[start]

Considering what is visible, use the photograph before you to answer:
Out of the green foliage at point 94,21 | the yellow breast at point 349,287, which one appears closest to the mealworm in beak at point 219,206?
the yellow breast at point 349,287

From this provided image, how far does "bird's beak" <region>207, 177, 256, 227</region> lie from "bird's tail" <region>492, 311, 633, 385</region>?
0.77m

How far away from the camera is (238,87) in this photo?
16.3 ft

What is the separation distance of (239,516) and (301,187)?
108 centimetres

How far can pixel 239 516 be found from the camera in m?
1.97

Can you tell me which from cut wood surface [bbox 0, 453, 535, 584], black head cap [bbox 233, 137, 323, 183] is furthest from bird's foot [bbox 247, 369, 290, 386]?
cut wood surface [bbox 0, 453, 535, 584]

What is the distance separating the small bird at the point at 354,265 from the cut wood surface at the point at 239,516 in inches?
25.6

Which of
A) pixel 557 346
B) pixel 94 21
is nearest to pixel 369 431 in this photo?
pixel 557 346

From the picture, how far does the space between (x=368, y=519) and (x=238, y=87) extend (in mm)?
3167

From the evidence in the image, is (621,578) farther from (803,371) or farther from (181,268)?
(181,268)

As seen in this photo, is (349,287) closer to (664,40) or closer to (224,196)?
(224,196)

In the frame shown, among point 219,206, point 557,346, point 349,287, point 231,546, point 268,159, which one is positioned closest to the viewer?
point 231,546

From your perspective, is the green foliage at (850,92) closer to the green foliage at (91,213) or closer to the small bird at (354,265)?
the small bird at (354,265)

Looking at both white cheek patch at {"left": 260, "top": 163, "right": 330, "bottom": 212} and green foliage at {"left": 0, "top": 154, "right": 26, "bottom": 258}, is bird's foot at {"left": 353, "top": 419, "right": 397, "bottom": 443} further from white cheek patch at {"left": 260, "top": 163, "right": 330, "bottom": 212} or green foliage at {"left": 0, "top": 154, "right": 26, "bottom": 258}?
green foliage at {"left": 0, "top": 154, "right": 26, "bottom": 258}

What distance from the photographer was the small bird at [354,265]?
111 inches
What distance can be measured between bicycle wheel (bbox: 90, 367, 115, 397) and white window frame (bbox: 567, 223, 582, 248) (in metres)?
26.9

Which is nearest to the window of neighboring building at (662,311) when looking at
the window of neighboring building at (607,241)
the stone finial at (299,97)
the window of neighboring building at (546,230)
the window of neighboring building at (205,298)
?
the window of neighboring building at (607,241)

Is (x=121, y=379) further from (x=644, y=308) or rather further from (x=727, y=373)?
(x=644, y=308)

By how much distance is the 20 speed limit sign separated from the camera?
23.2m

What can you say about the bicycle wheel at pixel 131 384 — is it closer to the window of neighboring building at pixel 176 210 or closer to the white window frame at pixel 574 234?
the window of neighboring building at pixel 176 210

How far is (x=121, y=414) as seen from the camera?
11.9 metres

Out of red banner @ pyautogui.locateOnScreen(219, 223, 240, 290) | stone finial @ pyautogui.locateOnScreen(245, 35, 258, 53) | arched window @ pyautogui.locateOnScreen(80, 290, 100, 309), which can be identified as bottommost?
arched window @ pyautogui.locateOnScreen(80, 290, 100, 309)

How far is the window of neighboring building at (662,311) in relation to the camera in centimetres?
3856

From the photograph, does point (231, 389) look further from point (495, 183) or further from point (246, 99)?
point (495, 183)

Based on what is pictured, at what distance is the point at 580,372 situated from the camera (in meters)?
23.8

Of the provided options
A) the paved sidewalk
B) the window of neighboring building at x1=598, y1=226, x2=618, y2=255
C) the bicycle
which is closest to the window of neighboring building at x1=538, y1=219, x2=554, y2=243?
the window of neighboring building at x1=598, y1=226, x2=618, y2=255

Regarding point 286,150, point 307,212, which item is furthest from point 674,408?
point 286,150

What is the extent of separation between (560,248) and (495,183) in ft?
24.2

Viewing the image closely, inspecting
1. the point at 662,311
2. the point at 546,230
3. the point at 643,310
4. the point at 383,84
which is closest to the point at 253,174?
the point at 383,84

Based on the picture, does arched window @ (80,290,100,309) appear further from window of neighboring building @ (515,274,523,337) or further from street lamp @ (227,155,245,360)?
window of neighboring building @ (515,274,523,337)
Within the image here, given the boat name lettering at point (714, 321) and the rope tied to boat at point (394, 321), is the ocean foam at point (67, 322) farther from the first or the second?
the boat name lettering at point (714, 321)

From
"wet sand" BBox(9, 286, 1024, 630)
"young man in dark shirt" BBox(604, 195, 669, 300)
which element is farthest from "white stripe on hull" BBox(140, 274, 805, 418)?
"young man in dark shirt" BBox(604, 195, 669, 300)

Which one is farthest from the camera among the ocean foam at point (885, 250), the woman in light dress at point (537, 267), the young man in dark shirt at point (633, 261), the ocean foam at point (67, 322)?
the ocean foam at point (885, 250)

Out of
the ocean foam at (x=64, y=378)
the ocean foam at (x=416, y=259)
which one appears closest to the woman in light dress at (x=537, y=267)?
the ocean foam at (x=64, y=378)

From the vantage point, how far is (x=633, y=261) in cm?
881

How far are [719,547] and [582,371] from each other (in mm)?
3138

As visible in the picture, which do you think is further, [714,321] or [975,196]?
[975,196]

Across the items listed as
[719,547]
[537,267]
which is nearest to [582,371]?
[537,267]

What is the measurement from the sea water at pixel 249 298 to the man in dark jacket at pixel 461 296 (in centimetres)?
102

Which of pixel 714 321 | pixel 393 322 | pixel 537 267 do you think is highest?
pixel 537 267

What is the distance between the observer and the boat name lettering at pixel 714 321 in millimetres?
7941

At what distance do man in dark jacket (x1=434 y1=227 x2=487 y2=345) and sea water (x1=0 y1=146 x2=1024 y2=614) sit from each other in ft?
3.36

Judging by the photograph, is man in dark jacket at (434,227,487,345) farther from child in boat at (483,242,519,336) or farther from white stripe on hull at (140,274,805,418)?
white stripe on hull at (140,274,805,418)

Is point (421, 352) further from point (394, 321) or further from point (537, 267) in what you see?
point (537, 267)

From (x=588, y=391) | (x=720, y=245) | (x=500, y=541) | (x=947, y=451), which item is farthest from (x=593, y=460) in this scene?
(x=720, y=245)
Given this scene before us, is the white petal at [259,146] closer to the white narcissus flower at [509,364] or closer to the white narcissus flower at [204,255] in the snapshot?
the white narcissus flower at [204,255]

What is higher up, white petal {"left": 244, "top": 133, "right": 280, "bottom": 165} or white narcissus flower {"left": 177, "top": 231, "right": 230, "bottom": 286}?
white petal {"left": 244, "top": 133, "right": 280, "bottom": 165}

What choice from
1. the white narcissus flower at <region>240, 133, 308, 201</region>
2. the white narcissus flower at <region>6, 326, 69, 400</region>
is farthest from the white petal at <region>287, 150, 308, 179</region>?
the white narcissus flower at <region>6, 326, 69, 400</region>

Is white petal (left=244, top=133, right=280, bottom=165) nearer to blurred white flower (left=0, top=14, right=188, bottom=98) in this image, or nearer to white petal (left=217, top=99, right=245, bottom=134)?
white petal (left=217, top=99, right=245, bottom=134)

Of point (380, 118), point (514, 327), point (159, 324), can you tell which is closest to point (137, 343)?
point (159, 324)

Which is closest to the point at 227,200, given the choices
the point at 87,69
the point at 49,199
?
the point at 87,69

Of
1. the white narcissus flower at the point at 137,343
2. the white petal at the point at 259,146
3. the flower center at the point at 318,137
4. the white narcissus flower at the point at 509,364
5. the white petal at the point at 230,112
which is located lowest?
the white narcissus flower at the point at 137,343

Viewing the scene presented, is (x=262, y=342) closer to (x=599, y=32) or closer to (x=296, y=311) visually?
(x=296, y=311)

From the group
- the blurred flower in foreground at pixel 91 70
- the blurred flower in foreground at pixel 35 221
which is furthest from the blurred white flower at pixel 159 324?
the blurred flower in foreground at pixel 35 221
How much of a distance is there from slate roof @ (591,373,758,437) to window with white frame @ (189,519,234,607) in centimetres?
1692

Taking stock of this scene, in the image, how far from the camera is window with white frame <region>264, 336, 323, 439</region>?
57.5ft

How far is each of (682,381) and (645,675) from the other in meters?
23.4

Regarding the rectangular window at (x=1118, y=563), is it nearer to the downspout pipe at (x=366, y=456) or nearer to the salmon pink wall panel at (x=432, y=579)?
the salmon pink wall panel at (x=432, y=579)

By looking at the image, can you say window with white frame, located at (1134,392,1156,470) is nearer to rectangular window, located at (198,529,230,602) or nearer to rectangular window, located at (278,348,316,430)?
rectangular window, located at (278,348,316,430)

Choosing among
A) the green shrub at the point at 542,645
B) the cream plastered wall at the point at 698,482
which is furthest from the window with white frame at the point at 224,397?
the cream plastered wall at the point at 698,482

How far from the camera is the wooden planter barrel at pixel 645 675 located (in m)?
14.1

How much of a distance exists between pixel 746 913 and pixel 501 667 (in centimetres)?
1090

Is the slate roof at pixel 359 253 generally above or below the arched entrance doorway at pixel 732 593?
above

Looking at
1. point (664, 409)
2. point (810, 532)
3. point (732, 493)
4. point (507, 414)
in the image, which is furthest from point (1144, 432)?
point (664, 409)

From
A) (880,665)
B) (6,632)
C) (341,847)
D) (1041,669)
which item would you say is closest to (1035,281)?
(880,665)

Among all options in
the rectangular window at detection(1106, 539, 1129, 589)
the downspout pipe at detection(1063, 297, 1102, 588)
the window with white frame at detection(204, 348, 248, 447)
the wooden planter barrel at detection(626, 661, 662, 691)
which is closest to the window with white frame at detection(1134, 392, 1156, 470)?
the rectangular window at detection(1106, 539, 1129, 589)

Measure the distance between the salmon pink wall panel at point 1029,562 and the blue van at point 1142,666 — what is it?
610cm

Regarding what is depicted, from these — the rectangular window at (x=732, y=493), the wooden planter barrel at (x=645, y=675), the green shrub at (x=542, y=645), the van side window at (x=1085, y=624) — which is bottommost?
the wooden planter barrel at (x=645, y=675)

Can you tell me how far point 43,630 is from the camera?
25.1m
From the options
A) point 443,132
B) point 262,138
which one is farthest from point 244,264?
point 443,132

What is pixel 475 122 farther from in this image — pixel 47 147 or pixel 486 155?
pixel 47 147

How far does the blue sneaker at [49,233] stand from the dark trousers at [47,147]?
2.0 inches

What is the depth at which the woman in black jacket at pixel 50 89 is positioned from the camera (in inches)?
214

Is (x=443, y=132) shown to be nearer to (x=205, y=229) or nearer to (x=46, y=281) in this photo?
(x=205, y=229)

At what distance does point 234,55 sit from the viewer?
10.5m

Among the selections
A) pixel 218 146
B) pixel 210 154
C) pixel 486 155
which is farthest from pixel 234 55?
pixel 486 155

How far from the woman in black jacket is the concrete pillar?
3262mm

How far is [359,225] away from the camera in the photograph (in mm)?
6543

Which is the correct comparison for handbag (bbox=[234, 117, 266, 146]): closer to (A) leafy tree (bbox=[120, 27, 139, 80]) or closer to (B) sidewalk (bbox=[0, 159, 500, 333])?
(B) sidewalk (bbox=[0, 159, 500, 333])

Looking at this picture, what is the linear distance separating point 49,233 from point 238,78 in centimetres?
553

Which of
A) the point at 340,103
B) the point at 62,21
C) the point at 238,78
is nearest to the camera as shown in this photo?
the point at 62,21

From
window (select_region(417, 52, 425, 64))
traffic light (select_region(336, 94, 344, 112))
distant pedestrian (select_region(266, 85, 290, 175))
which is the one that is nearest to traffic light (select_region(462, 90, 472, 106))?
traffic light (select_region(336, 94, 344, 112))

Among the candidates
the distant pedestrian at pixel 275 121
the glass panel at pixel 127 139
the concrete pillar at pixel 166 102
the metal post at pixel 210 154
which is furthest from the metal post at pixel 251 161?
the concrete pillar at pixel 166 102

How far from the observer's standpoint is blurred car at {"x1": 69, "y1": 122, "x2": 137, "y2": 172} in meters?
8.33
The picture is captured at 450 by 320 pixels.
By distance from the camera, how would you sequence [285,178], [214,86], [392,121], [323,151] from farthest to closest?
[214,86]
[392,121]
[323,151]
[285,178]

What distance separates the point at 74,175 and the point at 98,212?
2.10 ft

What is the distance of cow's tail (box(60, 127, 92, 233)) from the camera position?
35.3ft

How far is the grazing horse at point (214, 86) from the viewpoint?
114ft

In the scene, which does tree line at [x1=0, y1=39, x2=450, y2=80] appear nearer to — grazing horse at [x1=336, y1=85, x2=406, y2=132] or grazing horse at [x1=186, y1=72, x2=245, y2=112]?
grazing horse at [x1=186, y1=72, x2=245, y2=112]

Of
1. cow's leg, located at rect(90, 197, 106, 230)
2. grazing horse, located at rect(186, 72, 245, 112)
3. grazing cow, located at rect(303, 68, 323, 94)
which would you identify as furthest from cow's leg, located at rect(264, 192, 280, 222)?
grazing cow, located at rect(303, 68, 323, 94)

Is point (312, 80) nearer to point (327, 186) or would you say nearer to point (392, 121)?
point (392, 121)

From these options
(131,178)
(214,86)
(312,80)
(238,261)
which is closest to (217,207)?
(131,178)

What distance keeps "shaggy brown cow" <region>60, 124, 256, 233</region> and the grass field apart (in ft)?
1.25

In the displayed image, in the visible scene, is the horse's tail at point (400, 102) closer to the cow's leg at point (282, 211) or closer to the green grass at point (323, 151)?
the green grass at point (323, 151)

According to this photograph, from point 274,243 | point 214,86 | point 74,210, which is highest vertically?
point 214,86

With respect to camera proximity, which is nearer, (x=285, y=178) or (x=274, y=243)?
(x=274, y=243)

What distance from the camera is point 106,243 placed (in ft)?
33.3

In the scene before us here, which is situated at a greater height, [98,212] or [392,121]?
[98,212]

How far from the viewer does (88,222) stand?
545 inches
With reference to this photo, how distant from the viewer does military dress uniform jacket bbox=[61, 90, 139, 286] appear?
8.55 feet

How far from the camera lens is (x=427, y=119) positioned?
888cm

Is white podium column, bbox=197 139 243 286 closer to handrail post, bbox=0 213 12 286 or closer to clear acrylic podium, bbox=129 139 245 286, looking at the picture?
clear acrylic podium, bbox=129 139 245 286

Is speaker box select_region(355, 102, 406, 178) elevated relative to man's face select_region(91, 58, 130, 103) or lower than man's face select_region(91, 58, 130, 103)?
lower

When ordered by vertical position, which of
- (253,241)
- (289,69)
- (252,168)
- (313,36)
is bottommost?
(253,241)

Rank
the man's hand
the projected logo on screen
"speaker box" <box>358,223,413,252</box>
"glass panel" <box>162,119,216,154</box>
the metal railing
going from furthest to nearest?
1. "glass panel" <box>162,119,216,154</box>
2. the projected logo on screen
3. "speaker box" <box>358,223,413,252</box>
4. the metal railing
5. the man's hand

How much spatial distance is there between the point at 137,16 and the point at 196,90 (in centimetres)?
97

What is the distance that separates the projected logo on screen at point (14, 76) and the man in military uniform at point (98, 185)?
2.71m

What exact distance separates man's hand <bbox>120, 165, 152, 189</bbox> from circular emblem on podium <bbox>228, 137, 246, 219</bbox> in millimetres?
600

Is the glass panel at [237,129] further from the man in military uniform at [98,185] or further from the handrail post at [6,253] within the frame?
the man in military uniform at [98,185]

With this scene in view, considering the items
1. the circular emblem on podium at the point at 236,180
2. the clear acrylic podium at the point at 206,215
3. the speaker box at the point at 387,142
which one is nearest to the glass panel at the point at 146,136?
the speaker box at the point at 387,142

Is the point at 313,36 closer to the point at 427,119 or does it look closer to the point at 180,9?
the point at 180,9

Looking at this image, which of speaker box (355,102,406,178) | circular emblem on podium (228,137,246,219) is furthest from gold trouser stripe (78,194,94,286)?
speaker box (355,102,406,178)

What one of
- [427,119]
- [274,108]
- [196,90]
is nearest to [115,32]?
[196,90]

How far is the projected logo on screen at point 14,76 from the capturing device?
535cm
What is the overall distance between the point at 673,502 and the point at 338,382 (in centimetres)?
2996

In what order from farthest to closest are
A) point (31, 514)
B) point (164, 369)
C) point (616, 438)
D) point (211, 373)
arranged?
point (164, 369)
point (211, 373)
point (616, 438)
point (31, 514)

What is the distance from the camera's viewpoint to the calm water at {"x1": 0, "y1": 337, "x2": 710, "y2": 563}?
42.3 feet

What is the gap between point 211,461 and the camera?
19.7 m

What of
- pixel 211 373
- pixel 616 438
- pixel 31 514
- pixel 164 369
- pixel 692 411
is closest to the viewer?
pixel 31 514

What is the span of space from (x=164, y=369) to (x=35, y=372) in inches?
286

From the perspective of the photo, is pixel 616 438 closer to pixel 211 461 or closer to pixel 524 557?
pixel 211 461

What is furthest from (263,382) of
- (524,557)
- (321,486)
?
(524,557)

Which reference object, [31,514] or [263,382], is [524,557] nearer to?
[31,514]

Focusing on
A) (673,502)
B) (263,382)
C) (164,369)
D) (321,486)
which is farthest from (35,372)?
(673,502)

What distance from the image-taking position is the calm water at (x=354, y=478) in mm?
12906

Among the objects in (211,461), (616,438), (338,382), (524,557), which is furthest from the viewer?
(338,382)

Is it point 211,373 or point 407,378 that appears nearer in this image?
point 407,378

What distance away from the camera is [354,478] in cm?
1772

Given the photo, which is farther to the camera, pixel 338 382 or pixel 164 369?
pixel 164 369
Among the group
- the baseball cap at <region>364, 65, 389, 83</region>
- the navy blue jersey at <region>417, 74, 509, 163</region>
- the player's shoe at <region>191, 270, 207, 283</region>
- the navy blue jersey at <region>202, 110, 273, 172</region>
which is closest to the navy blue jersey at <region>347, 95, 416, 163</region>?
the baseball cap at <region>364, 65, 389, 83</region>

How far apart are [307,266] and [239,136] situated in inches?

[end]

**GIVEN PROBLEM**
Print exactly the lines above, starting at the line that contains "What distance from the image-taking" and ending with the last line of the records, both included.

**RESPONSE**
What distance from the image-taking position is the calm water at (x=354, y=478) in mm?
12906

Among the objects in (211,461), (616,438), (338,382), (524,557), which is furthest from the viewer?
(338,382)

Is it point 211,373 or point 407,378 that appears nearer in this image?
point 407,378

What distance away from the camera is [354,478] in cm?
1772

Given the photo, which is farther to the camera, pixel 338 382 or pixel 164 369?
pixel 164 369
Among the group
- the baseball cap at <region>364, 65, 389, 83</region>
- the navy blue jersey at <region>417, 74, 509, 163</region>
- the player's shoe at <region>191, 270, 207, 283</region>
- the navy blue jersey at <region>202, 110, 273, 172</region>
which is closest to the navy blue jersey at <region>347, 95, 416, 163</region>?
the baseball cap at <region>364, 65, 389, 83</region>

How far apart are [307,266] and [239,136] situated in inches?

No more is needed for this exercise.